Die Attacke offenbart eine raffinierten Angriffsweg: Ein Angreifer soll das GitHub-Konto eines Red-Hat-Mitarbeiters kompromittiert haben und nutzte diesen Zugang, um böswillige Commits direkt in mehrere Repositories zu pushen. Über manipulierte GitHub-Actions-Workflows und Skripte wurden backdoor-infizierte Paketversionen in die npm-Registry hochgeladen.

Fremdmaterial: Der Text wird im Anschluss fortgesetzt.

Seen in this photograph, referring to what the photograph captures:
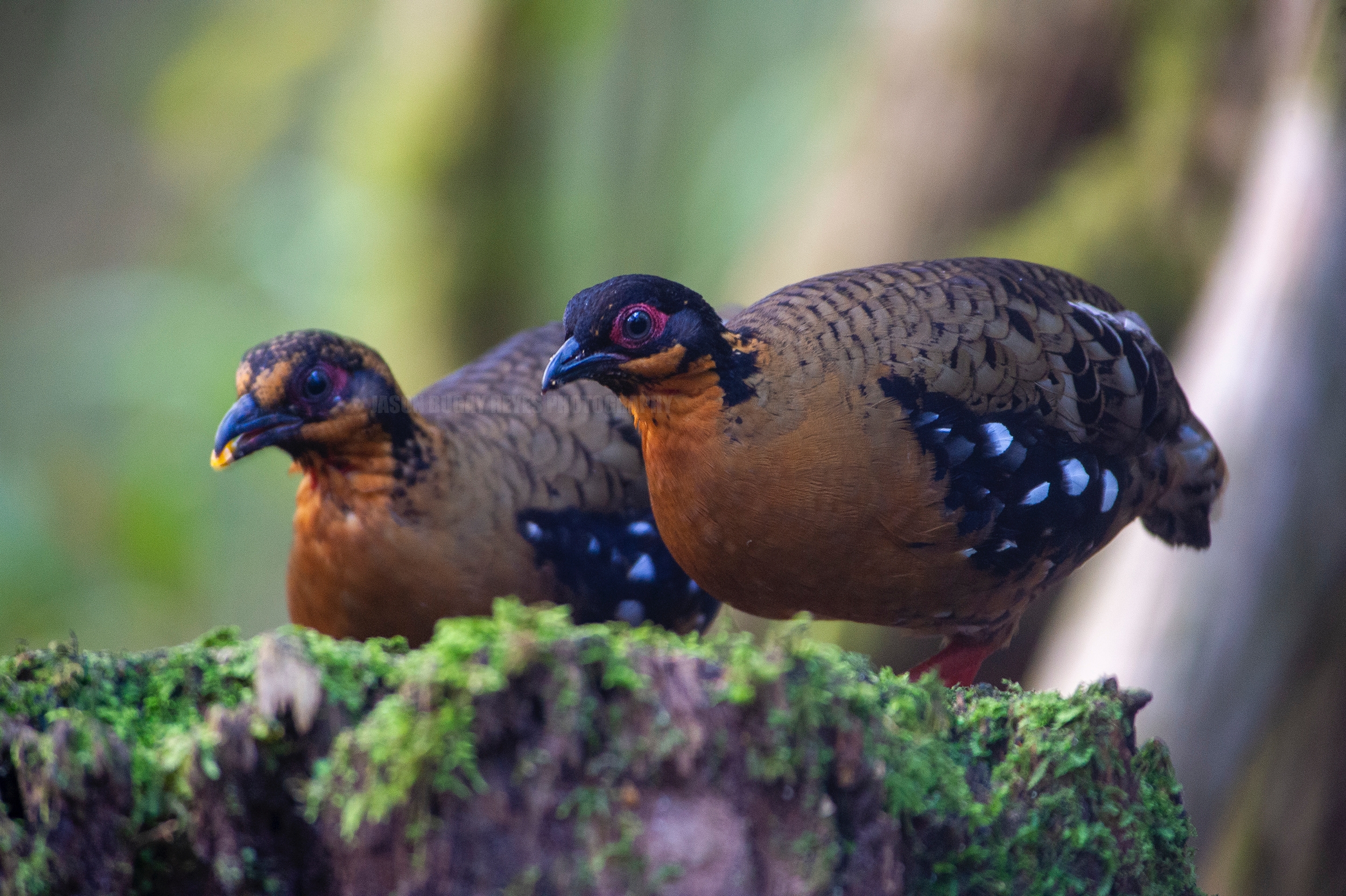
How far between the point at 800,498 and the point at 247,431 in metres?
2.04

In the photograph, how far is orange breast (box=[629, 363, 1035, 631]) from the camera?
3648mm

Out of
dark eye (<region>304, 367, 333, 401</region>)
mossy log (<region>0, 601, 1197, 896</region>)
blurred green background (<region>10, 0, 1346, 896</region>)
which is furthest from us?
blurred green background (<region>10, 0, 1346, 896</region>)

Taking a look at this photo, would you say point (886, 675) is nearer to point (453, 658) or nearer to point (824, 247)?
point (453, 658)

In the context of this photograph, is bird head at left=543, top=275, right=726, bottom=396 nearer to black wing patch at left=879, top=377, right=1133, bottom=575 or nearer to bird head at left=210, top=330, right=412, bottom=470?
black wing patch at left=879, top=377, right=1133, bottom=575

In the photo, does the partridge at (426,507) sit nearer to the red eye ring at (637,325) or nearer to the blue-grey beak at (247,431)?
the blue-grey beak at (247,431)

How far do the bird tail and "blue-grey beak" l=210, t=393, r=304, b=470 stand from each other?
326 cm

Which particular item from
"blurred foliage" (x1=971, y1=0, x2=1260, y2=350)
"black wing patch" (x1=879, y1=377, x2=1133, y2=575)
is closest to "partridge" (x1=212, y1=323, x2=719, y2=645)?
"black wing patch" (x1=879, y1=377, x2=1133, y2=575)

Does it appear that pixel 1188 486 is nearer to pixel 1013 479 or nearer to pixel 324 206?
pixel 1013 479

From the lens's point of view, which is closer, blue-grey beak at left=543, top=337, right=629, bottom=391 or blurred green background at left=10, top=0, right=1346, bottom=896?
blue-grey beak at left=543, top=337, right=629, bottom=391

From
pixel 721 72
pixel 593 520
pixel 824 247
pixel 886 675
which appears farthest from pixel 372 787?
pixel 721 72

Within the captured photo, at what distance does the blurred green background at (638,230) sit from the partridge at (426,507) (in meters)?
1.12

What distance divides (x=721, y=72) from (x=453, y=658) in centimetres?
1317

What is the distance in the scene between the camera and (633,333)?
12.0 feet

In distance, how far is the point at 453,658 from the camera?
2.10 m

Das technische Vorgehen ist bemerkenswert: Der Workflow installiert “Bun”, führt eine obfuskierte index.js-Datei aus und nutzt GitHub’s OIDC-Authentifizierungsmechanismus, um sich direkt bei npm zu authentifizieren und die kompromittierten Pakete zu veröffentlichen. Die schädliche Payload wird automatisch bei Installation durch ein sogenanntes ‘preinstall’-Skript ausgelöst.
Nach Angaben von Aikido waren 32 Pakete und 96 Versionen betroffen. Die etwa 4,2 MB große malware-infizierte index.js-Datei ist dabei ausschließlich auf Credential-Diebstahl optimiert: Sie zielt auf GitHub-Actions-Secrets, AWS-, Google-Cloud- und Azure-Zugangsdaten, HashiCorp-Vault-Tokens, Kubernetes-Service-Accounts, npm- und PyPI-Tokens, SSH-Schlüssel, Docker-Credentials, GPG-Keys und Umgebungsvariablen ab.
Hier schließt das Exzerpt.